Inne premiery jesieni
Oprócz "Burzy" było ich we wrocławskich teatrach, do grudnia włącznie, jeszcze cztery - z tych dwie zasługujące na pamięć i uwagę: "Kiedyś w roku dwudziestym" Korżawina w Teatrze Współczesnym i "Księżniczka na opak wywrócona" Calderona w Teatrze Kameralnym. Tylko spóźniona pora (z opóźnień kroniki muszę się znowu sumitować i Czytelników przepraszać: kończyłem w pośpiechu obszerną pracę o dziejach wrocławskich teatrów) każe nam uwagi o tych obu wartościowych przedstawieniach zanotować w największym skrócie.
Sztuka Korżawina, napisana przed dwoma laty (debiut dramatyczny cenionego poety, prapremiera polska w Teatrze Współczesnym), okazała się szczęśliwie jednym z najciekawszych w gatunku radzieckich utworów poświęconych rewolucji i wojnie domowej. Jest to rzecz napisana bez patosu heroicznego i raczej obca założeniom historycznego fresku, bliższa natomiast tradycji Babla; stroniąca zatem od uwzniośleń - ostra, śmieszna i przez to prawdziwa, bo nade wszystko widząca prawdziwych i bardzo różnych ludzi w różnych obozach i między obozami walczącymi, w sytuacjach niekiedy tragikomicznych. Te walory wyraźnie podnosi bardzo sprawna i wytrawna reżyseria Andrzeja Witkowskiego, który w dobrym, wartkim rytmie kojarzy dramatyczne perypetie i znaczące spięcia z nie podrabianym a żywym dowcipem. Przy tym udała scenografia Kazimierza Wiśniaka, dobre role Eliasza Kuziemskiego (profesor Kluczycki) i Edwarda Lubaszenki (komisarz Wierchowcew). W sumie jest to na pewno jedno z cenniejszych w ostatnim czasie przedstawień radzieckiego dramatu w Polsce.

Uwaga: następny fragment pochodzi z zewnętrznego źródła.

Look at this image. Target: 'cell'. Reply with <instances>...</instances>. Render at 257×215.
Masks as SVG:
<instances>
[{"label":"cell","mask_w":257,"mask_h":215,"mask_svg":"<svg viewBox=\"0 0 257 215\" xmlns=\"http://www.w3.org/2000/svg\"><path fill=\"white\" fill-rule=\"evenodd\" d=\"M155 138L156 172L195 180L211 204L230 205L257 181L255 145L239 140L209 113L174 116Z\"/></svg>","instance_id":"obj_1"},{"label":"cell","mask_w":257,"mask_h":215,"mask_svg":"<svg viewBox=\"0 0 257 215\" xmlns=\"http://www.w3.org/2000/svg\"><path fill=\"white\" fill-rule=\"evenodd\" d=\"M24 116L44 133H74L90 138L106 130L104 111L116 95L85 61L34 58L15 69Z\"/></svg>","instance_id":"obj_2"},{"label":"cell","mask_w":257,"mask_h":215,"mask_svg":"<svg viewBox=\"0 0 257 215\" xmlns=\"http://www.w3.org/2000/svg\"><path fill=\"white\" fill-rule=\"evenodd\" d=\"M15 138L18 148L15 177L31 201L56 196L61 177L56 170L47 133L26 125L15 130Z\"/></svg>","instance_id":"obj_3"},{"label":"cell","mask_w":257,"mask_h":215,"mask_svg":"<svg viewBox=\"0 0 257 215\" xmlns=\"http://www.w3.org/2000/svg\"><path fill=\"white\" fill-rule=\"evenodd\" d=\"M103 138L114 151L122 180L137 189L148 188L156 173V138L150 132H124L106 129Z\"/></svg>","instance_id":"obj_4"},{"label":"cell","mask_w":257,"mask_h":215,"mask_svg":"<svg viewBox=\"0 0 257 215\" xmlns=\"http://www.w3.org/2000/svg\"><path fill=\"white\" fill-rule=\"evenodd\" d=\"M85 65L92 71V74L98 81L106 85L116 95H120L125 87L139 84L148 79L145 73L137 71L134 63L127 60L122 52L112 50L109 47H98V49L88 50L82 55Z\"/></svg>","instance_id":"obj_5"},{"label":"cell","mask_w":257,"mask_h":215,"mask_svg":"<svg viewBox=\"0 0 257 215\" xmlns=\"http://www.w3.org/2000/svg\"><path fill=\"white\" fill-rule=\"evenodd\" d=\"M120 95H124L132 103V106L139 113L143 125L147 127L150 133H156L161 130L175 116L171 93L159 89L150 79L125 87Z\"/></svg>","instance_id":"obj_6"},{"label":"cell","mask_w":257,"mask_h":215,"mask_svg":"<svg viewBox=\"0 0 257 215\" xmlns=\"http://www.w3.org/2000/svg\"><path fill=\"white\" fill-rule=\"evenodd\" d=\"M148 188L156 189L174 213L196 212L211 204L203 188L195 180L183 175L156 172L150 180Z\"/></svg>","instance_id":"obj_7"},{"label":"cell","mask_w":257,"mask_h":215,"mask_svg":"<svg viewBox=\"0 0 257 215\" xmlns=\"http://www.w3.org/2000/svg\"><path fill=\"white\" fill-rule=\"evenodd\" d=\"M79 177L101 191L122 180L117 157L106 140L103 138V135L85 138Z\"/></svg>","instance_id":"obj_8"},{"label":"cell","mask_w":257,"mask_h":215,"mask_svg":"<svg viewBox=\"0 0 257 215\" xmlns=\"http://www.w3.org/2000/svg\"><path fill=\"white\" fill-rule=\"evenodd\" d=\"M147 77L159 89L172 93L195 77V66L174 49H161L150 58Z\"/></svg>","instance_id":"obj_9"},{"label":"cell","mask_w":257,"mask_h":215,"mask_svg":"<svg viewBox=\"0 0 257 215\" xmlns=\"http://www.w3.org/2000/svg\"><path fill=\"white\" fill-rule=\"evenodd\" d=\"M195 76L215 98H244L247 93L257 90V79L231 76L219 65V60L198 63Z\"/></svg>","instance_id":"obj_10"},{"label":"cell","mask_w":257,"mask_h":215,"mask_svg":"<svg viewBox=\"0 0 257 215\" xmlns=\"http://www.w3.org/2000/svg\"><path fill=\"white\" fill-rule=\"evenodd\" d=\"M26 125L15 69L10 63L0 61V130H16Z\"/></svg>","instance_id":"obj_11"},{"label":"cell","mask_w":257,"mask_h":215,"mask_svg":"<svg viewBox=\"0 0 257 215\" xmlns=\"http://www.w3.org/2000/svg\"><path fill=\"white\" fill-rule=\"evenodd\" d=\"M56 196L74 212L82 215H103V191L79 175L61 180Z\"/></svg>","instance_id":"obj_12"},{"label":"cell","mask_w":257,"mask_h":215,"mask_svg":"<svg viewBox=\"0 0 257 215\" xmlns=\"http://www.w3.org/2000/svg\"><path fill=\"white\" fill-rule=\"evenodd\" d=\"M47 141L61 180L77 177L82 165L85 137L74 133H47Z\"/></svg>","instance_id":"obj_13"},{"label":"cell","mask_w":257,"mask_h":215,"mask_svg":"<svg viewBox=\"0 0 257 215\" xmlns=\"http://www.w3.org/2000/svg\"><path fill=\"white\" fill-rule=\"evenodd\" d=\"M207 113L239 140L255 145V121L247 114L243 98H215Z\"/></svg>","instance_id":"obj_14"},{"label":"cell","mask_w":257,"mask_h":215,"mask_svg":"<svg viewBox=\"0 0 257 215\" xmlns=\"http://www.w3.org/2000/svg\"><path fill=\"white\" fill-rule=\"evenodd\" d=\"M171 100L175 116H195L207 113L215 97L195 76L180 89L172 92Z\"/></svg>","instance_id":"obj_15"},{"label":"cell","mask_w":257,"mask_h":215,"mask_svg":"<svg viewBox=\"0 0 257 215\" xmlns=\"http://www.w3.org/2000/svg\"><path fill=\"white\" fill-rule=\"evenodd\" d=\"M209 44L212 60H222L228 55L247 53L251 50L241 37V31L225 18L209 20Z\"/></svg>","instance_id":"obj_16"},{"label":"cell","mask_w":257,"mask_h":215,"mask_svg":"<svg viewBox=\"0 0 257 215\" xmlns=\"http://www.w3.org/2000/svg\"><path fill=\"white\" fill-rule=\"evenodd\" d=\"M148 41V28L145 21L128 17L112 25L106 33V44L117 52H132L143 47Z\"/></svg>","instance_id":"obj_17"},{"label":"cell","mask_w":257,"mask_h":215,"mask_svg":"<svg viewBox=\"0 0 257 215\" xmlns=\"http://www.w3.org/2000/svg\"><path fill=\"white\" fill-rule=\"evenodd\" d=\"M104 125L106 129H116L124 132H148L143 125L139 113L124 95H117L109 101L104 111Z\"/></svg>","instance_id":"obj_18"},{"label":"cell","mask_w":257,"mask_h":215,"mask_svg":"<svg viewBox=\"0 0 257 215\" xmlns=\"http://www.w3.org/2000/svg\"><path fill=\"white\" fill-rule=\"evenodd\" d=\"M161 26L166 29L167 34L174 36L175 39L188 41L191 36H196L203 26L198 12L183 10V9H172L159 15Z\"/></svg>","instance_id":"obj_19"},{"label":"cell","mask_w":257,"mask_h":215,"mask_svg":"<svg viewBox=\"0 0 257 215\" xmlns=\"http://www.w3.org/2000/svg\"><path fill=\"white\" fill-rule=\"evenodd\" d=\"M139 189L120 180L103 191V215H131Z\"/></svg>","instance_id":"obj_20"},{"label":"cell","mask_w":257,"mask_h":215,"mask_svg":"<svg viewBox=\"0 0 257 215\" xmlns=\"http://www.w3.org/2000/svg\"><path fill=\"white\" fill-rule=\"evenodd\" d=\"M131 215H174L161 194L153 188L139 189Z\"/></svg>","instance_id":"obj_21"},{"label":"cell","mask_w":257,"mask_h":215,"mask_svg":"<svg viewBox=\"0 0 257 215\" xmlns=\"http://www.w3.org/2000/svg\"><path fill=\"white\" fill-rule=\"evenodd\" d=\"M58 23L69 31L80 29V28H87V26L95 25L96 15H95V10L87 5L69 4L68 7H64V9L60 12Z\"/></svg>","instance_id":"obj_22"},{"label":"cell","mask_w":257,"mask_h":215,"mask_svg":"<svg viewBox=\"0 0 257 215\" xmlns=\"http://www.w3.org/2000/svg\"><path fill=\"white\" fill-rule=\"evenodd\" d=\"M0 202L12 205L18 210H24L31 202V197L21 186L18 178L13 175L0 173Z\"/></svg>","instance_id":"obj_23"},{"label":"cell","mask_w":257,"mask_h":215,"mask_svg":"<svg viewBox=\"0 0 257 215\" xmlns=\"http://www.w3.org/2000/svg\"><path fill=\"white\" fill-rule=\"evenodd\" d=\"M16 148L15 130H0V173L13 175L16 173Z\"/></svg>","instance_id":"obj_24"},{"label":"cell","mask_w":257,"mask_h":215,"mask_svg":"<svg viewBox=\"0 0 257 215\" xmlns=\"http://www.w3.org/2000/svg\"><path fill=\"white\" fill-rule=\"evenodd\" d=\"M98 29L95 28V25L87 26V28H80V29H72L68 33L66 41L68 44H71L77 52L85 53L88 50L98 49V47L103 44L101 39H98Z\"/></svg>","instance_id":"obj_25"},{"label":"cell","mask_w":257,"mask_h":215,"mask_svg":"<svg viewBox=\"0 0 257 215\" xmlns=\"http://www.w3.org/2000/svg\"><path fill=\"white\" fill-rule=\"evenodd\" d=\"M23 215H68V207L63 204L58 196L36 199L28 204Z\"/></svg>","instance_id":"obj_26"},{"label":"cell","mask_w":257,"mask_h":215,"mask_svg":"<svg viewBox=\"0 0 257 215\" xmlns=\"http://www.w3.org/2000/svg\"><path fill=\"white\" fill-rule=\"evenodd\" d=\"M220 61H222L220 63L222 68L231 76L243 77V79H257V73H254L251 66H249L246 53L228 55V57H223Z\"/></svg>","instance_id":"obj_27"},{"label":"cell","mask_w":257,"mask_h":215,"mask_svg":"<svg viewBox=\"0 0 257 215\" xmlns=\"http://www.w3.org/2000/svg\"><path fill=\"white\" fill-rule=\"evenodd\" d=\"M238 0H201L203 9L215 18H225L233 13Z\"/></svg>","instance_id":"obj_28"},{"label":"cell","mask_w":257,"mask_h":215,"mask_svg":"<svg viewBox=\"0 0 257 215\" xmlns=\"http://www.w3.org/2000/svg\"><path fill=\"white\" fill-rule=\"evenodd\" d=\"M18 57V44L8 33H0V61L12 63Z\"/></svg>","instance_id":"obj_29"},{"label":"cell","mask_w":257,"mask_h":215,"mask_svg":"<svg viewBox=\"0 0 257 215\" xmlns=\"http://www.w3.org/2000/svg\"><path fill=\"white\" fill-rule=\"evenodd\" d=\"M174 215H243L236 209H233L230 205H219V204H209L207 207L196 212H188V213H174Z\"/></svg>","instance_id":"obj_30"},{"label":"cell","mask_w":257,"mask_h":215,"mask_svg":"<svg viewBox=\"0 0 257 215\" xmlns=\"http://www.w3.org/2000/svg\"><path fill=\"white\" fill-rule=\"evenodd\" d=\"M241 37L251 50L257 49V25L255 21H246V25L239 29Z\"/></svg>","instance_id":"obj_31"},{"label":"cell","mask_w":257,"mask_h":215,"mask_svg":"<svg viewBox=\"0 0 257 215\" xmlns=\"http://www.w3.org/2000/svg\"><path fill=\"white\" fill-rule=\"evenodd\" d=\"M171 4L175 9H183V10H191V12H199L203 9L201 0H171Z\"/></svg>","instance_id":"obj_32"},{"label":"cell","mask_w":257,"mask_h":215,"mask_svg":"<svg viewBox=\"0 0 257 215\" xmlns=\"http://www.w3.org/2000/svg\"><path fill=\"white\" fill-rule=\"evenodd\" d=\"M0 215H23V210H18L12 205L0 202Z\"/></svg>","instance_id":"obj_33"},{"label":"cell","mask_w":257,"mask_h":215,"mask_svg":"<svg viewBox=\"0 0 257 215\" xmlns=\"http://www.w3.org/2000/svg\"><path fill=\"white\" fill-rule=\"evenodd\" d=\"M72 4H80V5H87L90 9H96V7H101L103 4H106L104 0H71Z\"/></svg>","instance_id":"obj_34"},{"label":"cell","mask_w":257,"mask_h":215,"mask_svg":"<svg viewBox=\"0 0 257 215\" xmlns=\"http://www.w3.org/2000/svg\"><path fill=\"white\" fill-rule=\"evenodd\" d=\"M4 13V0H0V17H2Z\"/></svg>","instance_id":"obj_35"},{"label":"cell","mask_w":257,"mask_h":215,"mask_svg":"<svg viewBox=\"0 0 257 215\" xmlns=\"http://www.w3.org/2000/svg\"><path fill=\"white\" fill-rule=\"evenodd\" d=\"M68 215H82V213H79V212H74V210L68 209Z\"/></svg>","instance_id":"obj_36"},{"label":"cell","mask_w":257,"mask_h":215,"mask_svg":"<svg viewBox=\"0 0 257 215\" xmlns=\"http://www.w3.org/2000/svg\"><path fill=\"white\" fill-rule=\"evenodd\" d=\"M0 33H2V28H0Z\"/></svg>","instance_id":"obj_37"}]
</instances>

Prapremierą jest również w Teatrze Kameralnym "Księżniczka na opak wywrócona": prapremierą już właściwie nie tylko polską, jako że przekład, spolszczenie i kontaminacja (z dwóch różnych wersji oryginału i innych jeszcze fragmentów) dokonane przez Jarosława Marka Rymkiewicza stanowią bez mała utwór nowy na kanwie Calderona. Przekład jest wielkiej i rzadkiej piękności: jest osiągnięciem poetyckim i nieledwie odkryciem w zastosowaniu współczesnego wiersza dla destylacji, albo raczej: scedzania wszystkich smaków i sublimatów poetyckiej mowy baroku. A nadto jest wyborny scenicznie! Aktorzy mówią ten tekst z radością, choć nie jest łatwy i chociaż stwarza im zadanie dodatkowe, ale jakże wdzięczne.
W tym oczywiście walna zasługa reżysera "Księżniczki" Włodzimierza Hermana, który tę błyskotliwą formę i dziwiącą postać języka potrafił rozpisać niezawodnie na żywe aktorskie instrumenty i rozegrać scenicznie z werwą, polotem, smakiem i wysoką dyscypliną. Jest to więc praca reżyserska w rygorze formy idąca za tekstem, a pełna szczerej inwencji, dowcipu, inteligencji, wyobraźni. Dialog jest pełen blasku i namiętności przedziwnie obnażonych i zapalnych, a owiniętych kokonem barokowej poezji, wibrującym napięciem mowy. Ten barok dworski ma tu także swój odpowiednik i kontrapunkt w partiach buffo, rozegranych z dużą brawurą i precyzją rytmu - głównie za sprawą Jadwigi Skupnik: znakomita rola Gilety, jedna z najlepszych w dorobku tej aktorki. Zresztą prawie cały afisz powinienem tu przepisać z pochwałami, ale nie mogę pominąć: Anny Koławskiej (Diana) i Mirosławy Lombardo (Flora), Cezarego Kussyka (Perote) i Romualda Michalewskiego (Roberto). Godzi się także wspomnieć o scenografii "narastającej" Marcina Wenzla, którą Herman umiał spożytkować, stopniując jakby fazy miłosnych szaleństw w ich wyszukaniu i otaczając kochanków coraz gęściej i tłumniej posągami Wenus Milońskiej, do której wszyscy po kolei zanoszą modły w strzelistych oracjach.